Note: If you are considering using "data dam" architecture, you may want to have a look at swap-to-file functionality implemented in 0.3.3 branch (check swap_size parameter to create_queue function). It's an optional feature that stores messages on the disk once the queue limit is reached. It makes it possible to store hundreds of gigabytes of data in the "data dam" when congestion hits while keeping the performance high when the "dam" is empty.

Auto selection of network interface

This is a small enhancement, but it makes life easier in early phases of application development. It allows you to create a global object (queue or exchange) without specifying the network interface to use. Use * (asterisk sign) optionally with a port number (e.g. *:5555) instead of exact network interface name (e.g. eth0).

What happens in the background is that the object binds to all the available network interfaces and registers itself in the directory service (zmq_server) using host name rather than IP address. Applications binding to such a global object get the host name from the directory service and resolve it to get IP address to connect to.

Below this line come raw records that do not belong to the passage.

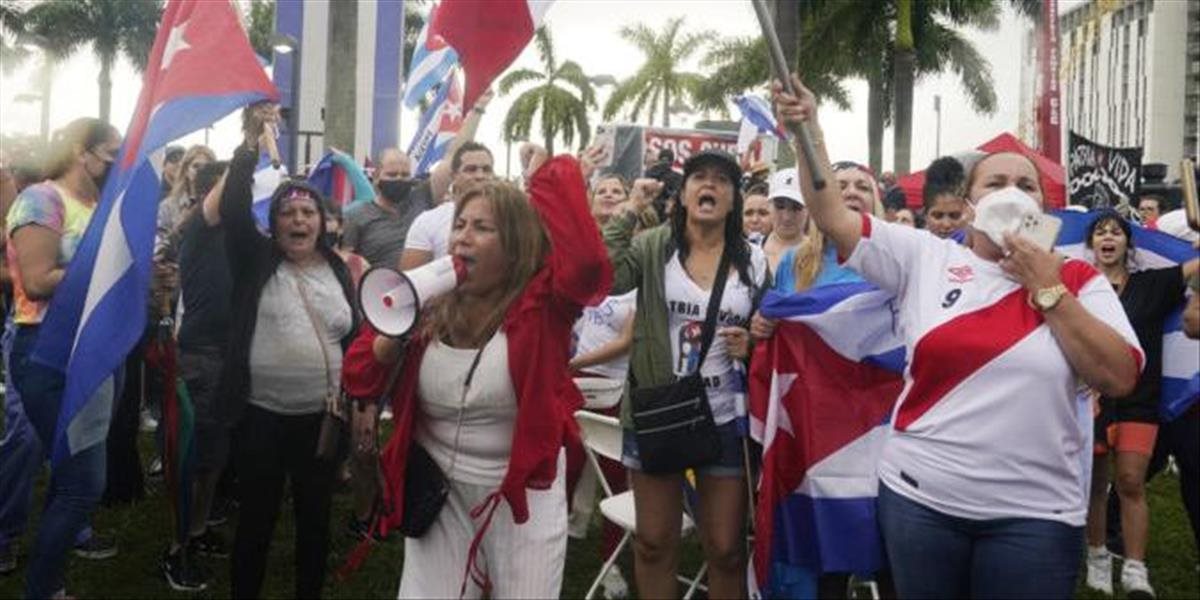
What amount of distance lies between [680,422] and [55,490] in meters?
2.45

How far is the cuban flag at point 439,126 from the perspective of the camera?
9.02m

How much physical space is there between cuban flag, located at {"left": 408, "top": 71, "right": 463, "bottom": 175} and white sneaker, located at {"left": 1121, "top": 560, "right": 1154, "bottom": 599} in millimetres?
5342

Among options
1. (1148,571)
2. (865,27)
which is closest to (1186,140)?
(865,27)

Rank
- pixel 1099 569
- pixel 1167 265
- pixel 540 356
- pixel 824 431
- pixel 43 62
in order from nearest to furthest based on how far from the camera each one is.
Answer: pixel 540 356 → pixel 824 431 → pixel 1167 265 → pixel 1099 569 → pixel 43 62

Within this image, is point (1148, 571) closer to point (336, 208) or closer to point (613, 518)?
point (613, 518)

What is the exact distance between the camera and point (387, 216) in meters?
7.54

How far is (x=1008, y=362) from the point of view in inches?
119

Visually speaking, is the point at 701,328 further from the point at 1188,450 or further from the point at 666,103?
the point at 666,103

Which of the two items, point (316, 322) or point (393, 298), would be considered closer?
point (393, 298)

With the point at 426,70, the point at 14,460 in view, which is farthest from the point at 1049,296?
the point at 426,70

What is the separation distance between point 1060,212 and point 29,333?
494cm

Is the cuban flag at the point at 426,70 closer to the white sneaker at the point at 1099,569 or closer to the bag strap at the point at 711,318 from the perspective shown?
the bag strap at the point at 711,318

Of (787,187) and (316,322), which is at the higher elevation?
(787,187)

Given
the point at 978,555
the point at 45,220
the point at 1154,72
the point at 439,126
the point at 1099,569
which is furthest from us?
the point at 1154,72
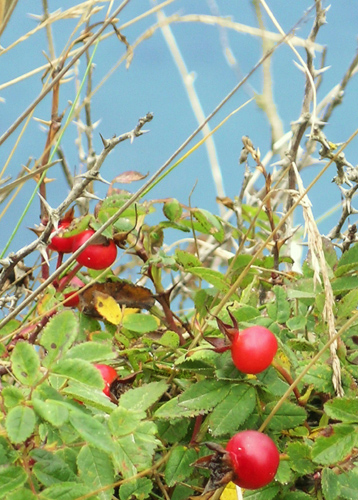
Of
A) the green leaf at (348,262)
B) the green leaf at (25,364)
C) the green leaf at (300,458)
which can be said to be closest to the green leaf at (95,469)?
the green leaf at (25,364)

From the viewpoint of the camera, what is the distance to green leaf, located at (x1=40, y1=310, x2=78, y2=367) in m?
0.67

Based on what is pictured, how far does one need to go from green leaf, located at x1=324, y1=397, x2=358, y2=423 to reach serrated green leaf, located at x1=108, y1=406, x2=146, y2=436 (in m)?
0.23

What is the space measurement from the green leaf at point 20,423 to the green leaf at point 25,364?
46 mm

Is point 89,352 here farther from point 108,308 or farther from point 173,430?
point 108,308

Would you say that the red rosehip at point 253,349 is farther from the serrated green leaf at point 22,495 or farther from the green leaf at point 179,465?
the serrated green leaf at point 22,495

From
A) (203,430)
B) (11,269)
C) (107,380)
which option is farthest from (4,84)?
(203,430)

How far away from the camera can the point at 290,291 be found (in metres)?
0.91

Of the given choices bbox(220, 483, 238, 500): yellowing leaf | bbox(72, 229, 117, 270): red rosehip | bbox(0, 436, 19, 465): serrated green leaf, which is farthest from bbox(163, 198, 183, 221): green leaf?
bbox(0, 436, 19, 465): serrated green leaf

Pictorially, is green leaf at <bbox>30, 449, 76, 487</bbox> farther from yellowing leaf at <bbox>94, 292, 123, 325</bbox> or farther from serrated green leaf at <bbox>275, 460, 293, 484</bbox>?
yellowing leaf at <bbox>94, 292, 123, 325</bbox>

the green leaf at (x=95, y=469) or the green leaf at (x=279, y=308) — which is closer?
the green leaf at (x=95, y=469)

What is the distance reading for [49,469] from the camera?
66cm

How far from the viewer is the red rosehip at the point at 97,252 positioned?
103 centimetres

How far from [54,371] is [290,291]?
0.38 meters

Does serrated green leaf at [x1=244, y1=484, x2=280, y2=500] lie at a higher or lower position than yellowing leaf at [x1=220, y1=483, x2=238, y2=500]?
higher
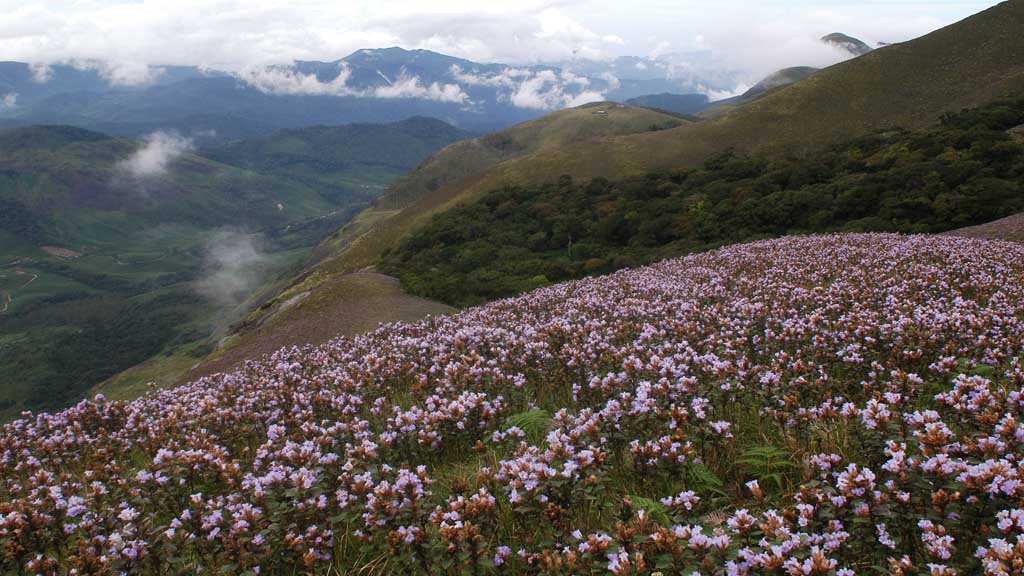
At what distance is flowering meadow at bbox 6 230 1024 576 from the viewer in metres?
3.64

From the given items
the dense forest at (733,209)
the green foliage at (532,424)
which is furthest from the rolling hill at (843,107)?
the green foliage at (532,424)

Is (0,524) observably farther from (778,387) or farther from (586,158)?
(586,158)

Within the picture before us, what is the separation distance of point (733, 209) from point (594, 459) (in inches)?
1388

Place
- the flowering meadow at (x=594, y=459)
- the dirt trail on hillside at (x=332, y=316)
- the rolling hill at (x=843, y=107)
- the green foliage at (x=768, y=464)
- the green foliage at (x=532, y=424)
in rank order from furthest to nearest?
A: the rolling hill at (x=843, y=107) < the dirt trail on hillside at (x=332, y=316) < the green foliage at (x=532, y=424) < the green foliage at (x=768, y=464) < the flowering meadow at (x=594, y=459)

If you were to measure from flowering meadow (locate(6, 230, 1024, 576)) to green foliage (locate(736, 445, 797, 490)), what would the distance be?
0.03m

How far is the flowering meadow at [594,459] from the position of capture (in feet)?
12.0

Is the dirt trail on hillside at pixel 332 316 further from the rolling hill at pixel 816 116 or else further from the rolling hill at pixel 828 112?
the rolling hill at pixel 828 112

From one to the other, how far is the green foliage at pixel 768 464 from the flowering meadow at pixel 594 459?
32 millimetres

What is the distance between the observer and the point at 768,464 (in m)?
5.27

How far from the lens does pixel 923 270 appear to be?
12812 mm

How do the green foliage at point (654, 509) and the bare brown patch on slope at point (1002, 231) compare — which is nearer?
the green foliage at point (654, 509)

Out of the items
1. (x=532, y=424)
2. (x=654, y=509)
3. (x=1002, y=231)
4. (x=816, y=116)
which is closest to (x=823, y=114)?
(x=816, y=116)

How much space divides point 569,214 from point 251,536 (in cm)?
4587

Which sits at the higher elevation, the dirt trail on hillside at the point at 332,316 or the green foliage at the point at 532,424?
the green foliage at the point at 532,424
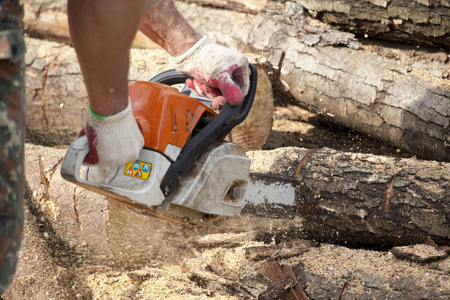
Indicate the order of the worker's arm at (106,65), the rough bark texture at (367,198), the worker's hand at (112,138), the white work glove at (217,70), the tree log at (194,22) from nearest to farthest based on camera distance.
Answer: the worker's arm at (106,65), the worker's hand at (112,138), the white work glove at (217,70), the rough bark texture at (367,198), the tree log at (194,22)

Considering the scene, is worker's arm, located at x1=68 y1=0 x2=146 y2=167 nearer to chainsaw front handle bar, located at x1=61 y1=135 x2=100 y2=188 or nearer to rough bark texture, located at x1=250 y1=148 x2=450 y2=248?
chainsaw front handle bar, located at x1=61 y1=135 x2=100 y2=188

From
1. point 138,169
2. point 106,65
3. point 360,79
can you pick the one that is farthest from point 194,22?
point 106,65

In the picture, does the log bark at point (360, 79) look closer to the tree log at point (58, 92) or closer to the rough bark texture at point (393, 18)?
the rough bark texture at point (393, 18)

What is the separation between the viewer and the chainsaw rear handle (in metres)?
1.93

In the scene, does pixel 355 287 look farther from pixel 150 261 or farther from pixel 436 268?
pixel 150 261

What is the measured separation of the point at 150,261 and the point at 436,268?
160cm

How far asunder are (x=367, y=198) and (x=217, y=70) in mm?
1158

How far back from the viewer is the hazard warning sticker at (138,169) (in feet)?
6.14

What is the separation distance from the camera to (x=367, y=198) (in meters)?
2.56

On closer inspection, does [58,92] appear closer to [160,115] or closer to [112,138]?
[160,115]

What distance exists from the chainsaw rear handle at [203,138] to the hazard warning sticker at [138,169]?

While it is a convenient feature while you are developing the application, we discourage you to use it in production. To work, it requires the host name resolving service to be accessible and unavailability of DNS service will seriously damage your system. If you still want to use it, we suggest to modify your local list of know hosts (/etc/hosts on Linux) so that you don't have to rely on DNS to resolve host names.

.NET extension

.NET extension allows languages supporting CLI (Common Language Infrastructure) to use ØMQ. For a list of conforming languages have a look here.

.NET extension for ØMQ is a library called libdnzmq.dll containing a single object called Dnzmq. Here is an example of how it can be used from C#:

//  Create .NET object encapsulating 0MQ functionality.
Dnzmq transport = new Dnzmq ("server001.brouhaha-technologies.com:5682");

//  Set up the wiring.
int eid = transport.create_exchange ("E", Dnzmq.SCOPE_GLOBAL,
int qid = transport.create_queue ("Q", Dnzmq.SCOPE_LOCAL, "");
transport.bind ("XYZ", "Q");

//  Send a message.
byte [] out_msg = new byte [2];
out_msg [0] = 100;
out_msg [1] = 101;
transport.send (eid, out_msg);

//  Receive a message.
byte [] in_msg = transport.receive ();

Here's the same piece of code translated into Visual Basic:

'  Create .NET object encapsulating 0MQ functionality.
Dim Transport As New Dnzmq("server001.brouhaha-technologies.com:5682")

'  Set up the wiring.
Dim ExchangeId As Integer = Transport.create_exchange("E", _
    Dnzmq.SCOPE_GLOBAL, "")
Dim QueueId As Integer = Transport.create_queue("Q", Dnzmq.SCOPE_LOCAL, "")
Transport.bind("XYZ", "Q")

'  Send a message.
Dim OutMsg(1) As Byte
OutMsg(0) = 100
OutMsg(1) = 101
Transport.send(ExchangeId, OutMsg)

'  Receive a message
Dim InMsg() As Byte = Transport.receive()

Quick C# and Visual Basic tests performed on two untuned Core2 Duo desktops with Windows XP and 1Gb Ethernet connecting them both show end-to-end latency of 90 microseconds and throughput of 1.6 million messages per second (for messages 1 byte long).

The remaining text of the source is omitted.